***** Exercise inputs *****
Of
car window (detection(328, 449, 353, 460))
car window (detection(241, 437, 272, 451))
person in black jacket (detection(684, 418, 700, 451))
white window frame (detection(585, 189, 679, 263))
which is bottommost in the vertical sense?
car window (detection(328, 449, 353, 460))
*****
What to work on: Please transcribe all of the rows above, keeping every line unchanged.

Solution:
Of
car window (detection(328, 449, 353, 460))
car window (detection(241, 437, 272, 451))
person in black jacket (detection(684, 418, 700, 451))
white window frame (detection(585, 189, 679, 263))
which is bottommost in the vertical sense?
car window (detection(328, 449, 353, 460))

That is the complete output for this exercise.